Venían a visitarme todos los días. A veces juntos, a veces turnándose. Y con cada entrada a mi habitación, más escuchaba las frases que no quería creer.
“Sofía, cuando… cuando finalmente se vaya, nos iremos. Trabajaremos en otro país.” “¿Estás seguro? ¿Qué pasa si alguien pregunta?” “Diré que ya no puedo más. Hace tiempo que quería dejarla.”
A veces, escuchaba la voz de mi madre.
“Ricardo, no pierdas la esperanza, ¿de acuerdo? Mi hija te ama mucho.” Y en ese momento, quería gritarle a mi madre — ¡Ya no me ama, mamá! Pero no tenía voz. No tenía cuerpo. No tenía fuerza — excepto un corazón que se estaba haciendo pedazos poco a poco.
EL MILAGRO DE DESPERTAR
Una mañana, escuché la voz del doctor.
“Hay un ligero movimiento en sus dedos. Posiblemente son señales.”

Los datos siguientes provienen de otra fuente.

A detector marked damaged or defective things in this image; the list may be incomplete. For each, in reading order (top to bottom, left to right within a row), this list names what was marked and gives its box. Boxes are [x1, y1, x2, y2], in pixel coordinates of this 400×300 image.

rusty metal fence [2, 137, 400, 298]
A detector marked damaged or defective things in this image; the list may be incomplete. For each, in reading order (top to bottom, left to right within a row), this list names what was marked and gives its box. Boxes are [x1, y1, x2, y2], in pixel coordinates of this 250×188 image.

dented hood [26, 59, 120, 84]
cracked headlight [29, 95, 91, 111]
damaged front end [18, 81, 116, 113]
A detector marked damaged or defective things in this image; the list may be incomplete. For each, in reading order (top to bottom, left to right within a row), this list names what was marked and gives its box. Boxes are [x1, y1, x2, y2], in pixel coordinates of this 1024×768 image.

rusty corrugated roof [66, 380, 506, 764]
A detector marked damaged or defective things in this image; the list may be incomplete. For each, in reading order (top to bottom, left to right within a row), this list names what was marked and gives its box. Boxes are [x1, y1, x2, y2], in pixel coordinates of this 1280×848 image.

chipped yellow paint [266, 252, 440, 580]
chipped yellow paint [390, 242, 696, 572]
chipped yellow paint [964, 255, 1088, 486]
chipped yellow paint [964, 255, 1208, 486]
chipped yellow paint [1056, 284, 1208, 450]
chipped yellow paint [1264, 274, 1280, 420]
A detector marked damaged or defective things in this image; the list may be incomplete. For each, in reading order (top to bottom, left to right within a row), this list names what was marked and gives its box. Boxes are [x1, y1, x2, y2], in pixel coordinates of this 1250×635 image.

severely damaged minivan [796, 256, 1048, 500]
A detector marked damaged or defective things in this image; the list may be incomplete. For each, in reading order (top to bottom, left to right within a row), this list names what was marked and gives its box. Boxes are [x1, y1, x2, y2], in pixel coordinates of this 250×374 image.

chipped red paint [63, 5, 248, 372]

Ahí lo sentí — tal vez aún había esperanza. Y cada día, me esforcé por moverme. Hasta que una noche, en el silencio del hospital, Ricardo volvió a llegar. Pero venía solo.
“Luna… perdóname. No fue mi intención.” Yo permanecí en silencio. “Pero la amo. Y aunque despiertes, no puedo volver atrás.”
Y ahí, mientras lo escuchaba, algo sucedió. Sentí una lágrima rodar por mi mejilla. Él se detuvo. “¿Luna?”
Otra más. Cayó otra lágrima. “¿L-Luna?”
Se acercó, tomó mi mano — y entonces, mi dedo se movió. “¡Enfermera! ¡Doctor! ¡Está despierta! ¡Luna está despierta!”